- **Exercise directions**
Quote each line exactly, from the line that contains "In the frame, what" down to the last line of the listing, and no other lines.
···
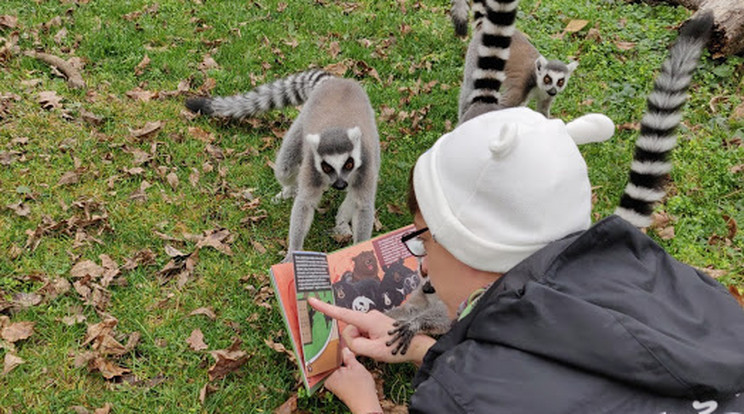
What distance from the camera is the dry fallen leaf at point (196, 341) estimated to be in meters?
3.24

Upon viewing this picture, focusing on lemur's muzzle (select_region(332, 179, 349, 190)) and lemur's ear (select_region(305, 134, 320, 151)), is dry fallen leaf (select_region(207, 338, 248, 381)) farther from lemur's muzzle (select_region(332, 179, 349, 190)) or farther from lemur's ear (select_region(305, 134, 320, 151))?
lemur's ear (select_region(305, 134, 320, 151))

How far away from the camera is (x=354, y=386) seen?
105 inches

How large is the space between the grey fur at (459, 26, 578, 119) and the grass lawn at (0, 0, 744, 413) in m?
0.40

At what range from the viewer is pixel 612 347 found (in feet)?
4.29

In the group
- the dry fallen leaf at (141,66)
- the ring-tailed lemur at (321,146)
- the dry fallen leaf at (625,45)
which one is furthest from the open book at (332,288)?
the dry fallen leaf at (625,45)

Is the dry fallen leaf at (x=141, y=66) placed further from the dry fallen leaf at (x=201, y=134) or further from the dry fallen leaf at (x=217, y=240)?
the dry fallen leaf at (x=217, y=240)

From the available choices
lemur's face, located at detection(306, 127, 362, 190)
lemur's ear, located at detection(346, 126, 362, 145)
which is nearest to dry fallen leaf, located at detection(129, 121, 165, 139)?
lemur's face, located at detection(306, 127, 362, 190)

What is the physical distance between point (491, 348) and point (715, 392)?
1.74 feet

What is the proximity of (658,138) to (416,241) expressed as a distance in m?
1.83

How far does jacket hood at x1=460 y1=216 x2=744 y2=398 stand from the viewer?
1.31m

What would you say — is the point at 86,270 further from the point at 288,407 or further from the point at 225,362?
the point at 288,407

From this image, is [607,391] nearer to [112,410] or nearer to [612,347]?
[612,347]

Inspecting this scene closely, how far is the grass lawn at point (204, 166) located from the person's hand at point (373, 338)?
0.72 meters

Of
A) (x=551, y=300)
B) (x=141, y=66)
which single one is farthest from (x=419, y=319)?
(x=141, y=66)
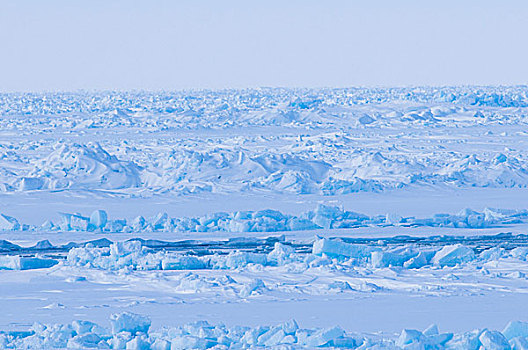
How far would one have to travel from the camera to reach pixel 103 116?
41.9 metres

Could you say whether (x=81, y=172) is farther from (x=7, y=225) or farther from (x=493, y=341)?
(x=493, y=341)

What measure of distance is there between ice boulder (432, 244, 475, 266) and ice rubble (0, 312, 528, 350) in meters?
3.23

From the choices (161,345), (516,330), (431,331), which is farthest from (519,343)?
(161,345)

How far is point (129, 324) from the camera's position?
7.39m

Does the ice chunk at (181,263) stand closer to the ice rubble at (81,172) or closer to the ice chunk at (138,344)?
the ice chunk at (138,344)

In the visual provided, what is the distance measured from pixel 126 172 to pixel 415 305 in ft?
37.9

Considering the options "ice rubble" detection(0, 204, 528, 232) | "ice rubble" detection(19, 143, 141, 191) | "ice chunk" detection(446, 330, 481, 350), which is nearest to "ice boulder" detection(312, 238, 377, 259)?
"ice rubble" detection(0, 204, 528, 232)

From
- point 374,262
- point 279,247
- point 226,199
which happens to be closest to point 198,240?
point 279,247

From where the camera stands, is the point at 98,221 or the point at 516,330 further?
the point at 98,221

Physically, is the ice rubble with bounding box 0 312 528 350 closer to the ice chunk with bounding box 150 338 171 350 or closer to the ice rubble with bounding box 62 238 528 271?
the ice chunk with bounding box 150 338 171 350

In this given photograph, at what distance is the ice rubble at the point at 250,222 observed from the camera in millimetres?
13352

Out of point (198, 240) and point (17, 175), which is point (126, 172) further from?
point (198, 240)

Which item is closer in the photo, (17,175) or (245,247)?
A: (245,247)

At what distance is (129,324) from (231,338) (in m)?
0.72
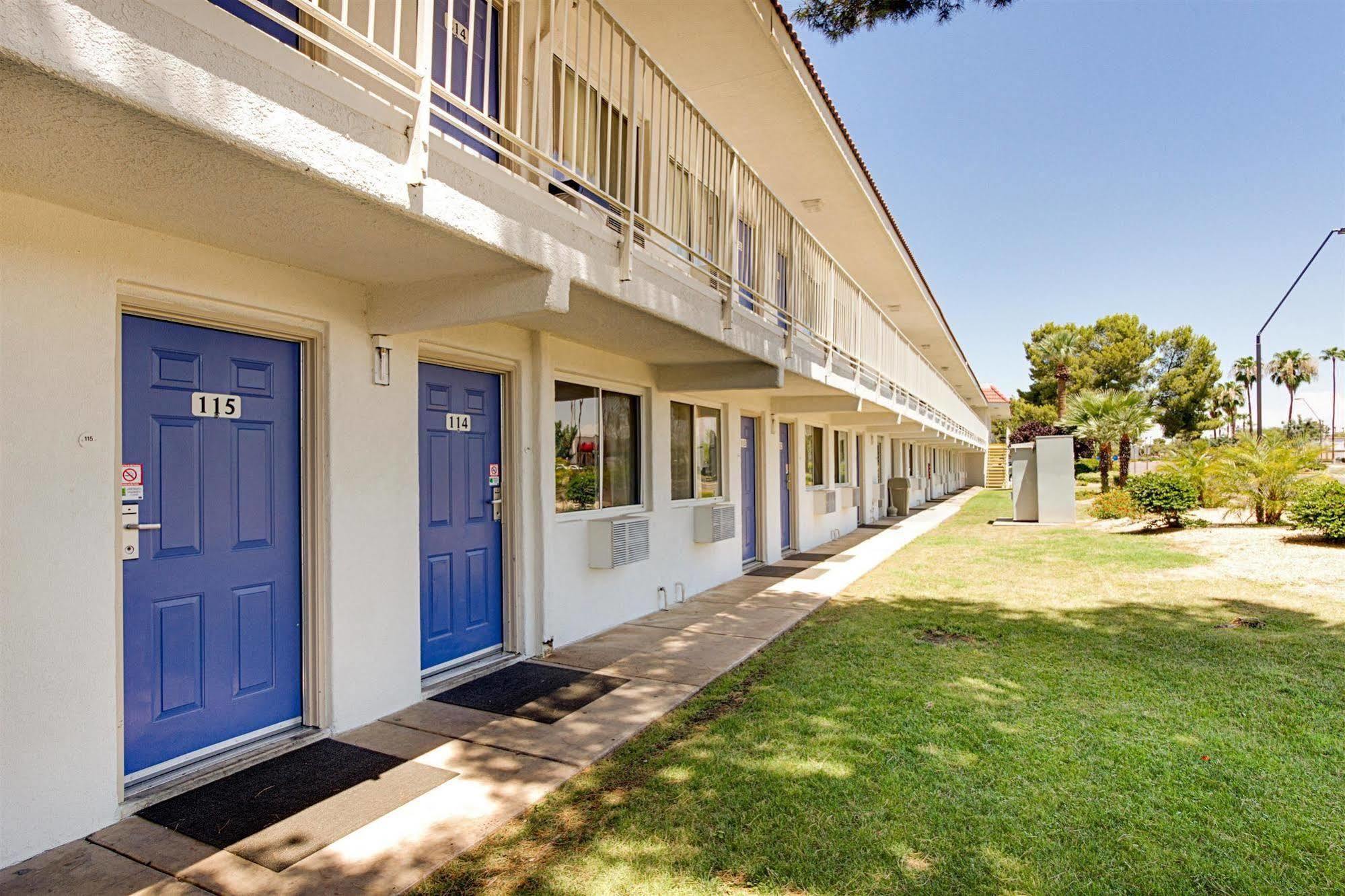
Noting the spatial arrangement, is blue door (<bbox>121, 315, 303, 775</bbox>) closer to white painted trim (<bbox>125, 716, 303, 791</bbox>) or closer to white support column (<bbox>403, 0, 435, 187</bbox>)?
white painted trim (<bbox>125, 716, 303, 791</bbox>)

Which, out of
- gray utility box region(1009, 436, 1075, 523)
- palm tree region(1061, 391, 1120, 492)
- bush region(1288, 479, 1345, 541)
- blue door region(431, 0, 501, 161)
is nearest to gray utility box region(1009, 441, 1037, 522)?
gray utility box region(1009, 436, 1075, 523)

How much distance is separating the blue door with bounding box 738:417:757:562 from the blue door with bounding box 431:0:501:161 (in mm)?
6039

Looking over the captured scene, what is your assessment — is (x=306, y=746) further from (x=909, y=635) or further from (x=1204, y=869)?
(x=909, y=635)

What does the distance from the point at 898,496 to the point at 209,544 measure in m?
20.0

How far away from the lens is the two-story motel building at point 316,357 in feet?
8.37

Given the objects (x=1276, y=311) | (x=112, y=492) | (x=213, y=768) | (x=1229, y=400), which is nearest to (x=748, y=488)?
(x=213, y=768)

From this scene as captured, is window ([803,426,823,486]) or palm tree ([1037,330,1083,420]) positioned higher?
palm tree ([1037,330,1083,420])

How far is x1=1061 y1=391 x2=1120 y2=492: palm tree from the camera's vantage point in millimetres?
24719

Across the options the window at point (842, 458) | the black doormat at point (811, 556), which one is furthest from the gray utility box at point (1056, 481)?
the black doormat at point (811, 556)

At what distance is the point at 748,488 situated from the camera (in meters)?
10.7

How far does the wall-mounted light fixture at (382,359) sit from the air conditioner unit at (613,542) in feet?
8.45

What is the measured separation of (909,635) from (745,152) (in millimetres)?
6784

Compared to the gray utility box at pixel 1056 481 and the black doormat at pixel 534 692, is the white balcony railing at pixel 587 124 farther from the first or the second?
the gray utility box at pixel 1056 481

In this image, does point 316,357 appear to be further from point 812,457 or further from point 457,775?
point 812,457
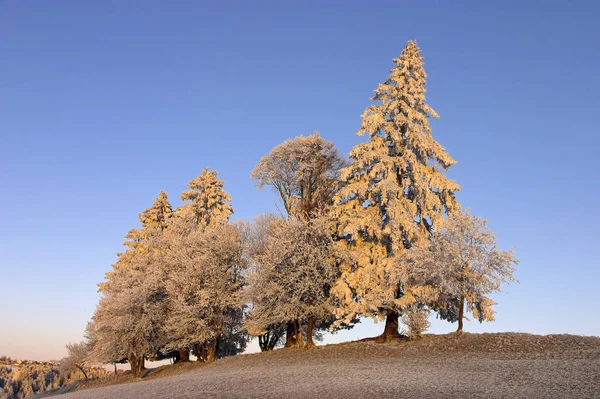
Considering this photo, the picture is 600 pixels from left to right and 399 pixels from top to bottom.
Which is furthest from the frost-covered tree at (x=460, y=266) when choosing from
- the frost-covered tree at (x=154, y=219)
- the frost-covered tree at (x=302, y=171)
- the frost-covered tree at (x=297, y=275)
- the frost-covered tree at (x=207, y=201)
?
the frost-covered tree at (x=154, y=219)

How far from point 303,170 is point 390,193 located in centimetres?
1170

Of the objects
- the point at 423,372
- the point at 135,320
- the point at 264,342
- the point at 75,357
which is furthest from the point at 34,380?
the point at 423,372

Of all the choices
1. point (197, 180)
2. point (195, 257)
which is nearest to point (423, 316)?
point (195, 257)

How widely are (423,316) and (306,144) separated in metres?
18.2

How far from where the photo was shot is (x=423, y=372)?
2269cm

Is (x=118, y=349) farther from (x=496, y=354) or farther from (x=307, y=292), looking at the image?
(x=496, y=354)

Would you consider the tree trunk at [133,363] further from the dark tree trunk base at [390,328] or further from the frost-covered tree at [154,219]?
the dark tree trunk base at [390,328]

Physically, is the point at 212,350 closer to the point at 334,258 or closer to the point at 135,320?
the point at 135,320

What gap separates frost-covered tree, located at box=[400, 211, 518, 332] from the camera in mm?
30344

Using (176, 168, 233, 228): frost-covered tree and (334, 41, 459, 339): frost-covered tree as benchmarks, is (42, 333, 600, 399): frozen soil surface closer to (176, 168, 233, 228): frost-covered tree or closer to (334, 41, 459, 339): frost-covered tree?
(334, 41, 459, 339): frost-covered tree

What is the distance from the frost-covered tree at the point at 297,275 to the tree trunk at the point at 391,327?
13.3 ft

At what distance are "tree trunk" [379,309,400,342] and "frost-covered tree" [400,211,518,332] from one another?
135 inches

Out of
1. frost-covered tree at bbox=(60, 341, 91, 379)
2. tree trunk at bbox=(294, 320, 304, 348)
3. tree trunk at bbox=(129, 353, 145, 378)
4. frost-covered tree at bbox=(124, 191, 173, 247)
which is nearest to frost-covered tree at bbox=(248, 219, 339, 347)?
tree trunk at bbox=(294, 320, 304, 348)

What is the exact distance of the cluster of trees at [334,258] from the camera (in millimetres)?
32375
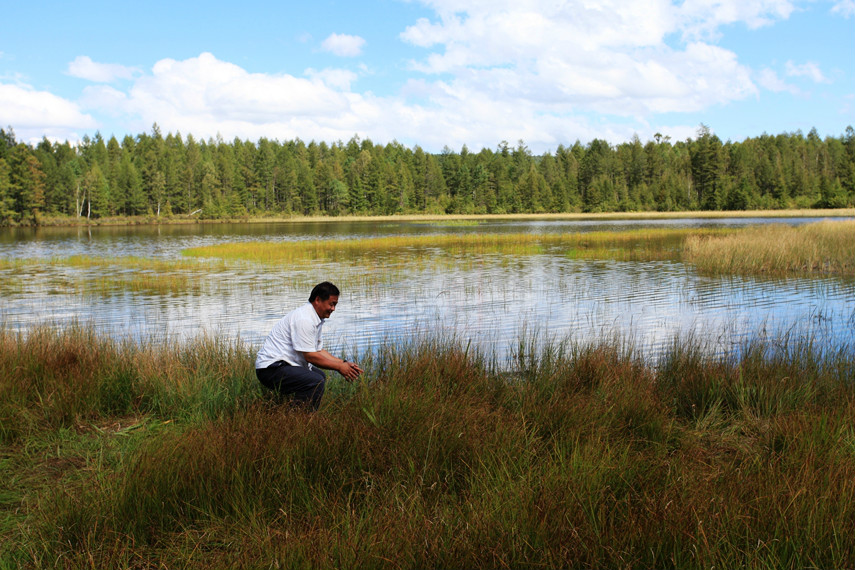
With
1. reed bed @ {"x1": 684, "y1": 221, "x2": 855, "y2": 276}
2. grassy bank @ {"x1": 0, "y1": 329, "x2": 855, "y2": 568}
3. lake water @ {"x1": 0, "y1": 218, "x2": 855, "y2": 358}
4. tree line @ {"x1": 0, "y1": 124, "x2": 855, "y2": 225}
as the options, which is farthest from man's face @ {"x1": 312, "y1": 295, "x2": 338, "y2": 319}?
tree line @ {"x1": 0, "y1": 124, "x2": 855, "y2": 225}

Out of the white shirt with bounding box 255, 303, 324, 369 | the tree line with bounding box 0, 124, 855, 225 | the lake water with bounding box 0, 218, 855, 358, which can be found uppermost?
the tree line with bounding box 0, 124, 855, 225

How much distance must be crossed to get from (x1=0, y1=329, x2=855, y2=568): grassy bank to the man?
316 mm

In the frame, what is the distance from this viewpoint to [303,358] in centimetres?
634

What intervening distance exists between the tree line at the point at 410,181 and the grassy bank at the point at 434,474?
3702 inches

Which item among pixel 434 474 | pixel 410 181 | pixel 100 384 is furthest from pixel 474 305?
pixel 410 181

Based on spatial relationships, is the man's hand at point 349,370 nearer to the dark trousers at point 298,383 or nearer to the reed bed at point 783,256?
the dark trousers at point 298,383

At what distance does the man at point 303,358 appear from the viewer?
6172 millimetres

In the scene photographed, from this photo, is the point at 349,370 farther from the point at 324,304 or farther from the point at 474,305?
the point at 474,305

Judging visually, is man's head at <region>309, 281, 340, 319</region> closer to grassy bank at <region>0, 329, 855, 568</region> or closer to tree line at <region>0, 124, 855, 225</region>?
grassy bank at <region>0, 329, 855, 568</region>

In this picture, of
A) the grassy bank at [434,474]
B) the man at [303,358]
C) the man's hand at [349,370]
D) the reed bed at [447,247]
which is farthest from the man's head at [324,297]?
the reed bed at [447,247]

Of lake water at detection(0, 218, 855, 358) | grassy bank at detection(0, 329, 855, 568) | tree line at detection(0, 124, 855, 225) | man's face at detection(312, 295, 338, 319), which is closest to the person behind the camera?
grassy bank at detection(0, 329, 855, 568)

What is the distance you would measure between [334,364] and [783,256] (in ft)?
69.5

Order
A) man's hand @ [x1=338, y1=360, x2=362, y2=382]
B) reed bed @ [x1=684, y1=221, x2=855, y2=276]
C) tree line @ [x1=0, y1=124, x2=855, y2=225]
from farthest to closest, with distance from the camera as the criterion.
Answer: tree line @ [x1=0, y1=124, x2=855, y2=225]
reed bed @ [x1=684, y1=221, x2=855, y2=276]
man's hand @ [x1=338, y1=360, x2=362, y2=382]

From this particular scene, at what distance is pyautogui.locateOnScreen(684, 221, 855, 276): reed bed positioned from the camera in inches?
···
- **Expected answer**
In the frame, what is the distance from this viewpoint to [303,358] in centimetres?
634

What intervening distance exists between the tree line at the point at 410,181 and the grassy bank at the point at 434,474?
3702 inches

Which item among pixel 434 474 | pixel 410 181 | pixel 100 384 is furthest from pixel 474 305?
pixel 410 181

Based on spatial relationships, is the man's hand at point 349,370 nearer to the dark trousers at point 298,383 or nearer to the reed bed at point 783,256?
the dark trousers at point 298,383

At what distance does the man at point 303,358 appear from the viewer?
6172 millimetres

In the scene photographed, from this photo, is the point at 349,370 farther from the point at 324,304 or farther from the point at 474,305?
the point at 474,305

Judging visually, is man's head at <region>309, 281, 340, 319</region> closer to grassy bank at <region>0, 329, 855, 568</region> or closer to tree line at <region>0, 124, 855, 225</region>?
grassy bank at <region>0, 329, 855, 568</region>

In this picture, of
A) the grassy bank at [434,474]
B) the man at [303,358]
C) the man's hand at [349,370]
D) the reed bed at [447,247]
which is farthest from the man's head at [324,297]?
the reed bed at [447,247]

Of lake water at detection(0, 218, 855, 358) | grassy bank at detection(0, 329, 855, 568) | tree line at detection(0, 124, 855, 225) | man's face at detection(312, 295, 338, 319), which is closest to the person behind the camera?
grassy bank at detection(0, 329, 855, 568)

What is the distance you would measure between [334,364] and [783,256] (in ft)?
69.5

Order
A) man's hand @ [x1=338, y1=360, x2=362, y2=382]
B) reed bed @ [x1=684, y1=221, x2=855, y2=276]
C) tree line @ [x1=0, y1=124, x2=855, y2=225]
from farthest to closest, with distance from the camera as the criterion.
Answer: tree line @ [x1=0, y1=124, x2=855, y2=225]
reed bed @ [x1=684, y1=221, x2=855, y2=276]
man's hand @ [x1=338, y1=360, x2=362, y2=382]

From this particular scene, at what distance is pyautogui.locateOnScreen(684, 221, 855, 276): reed bed positioned from the camera in inches?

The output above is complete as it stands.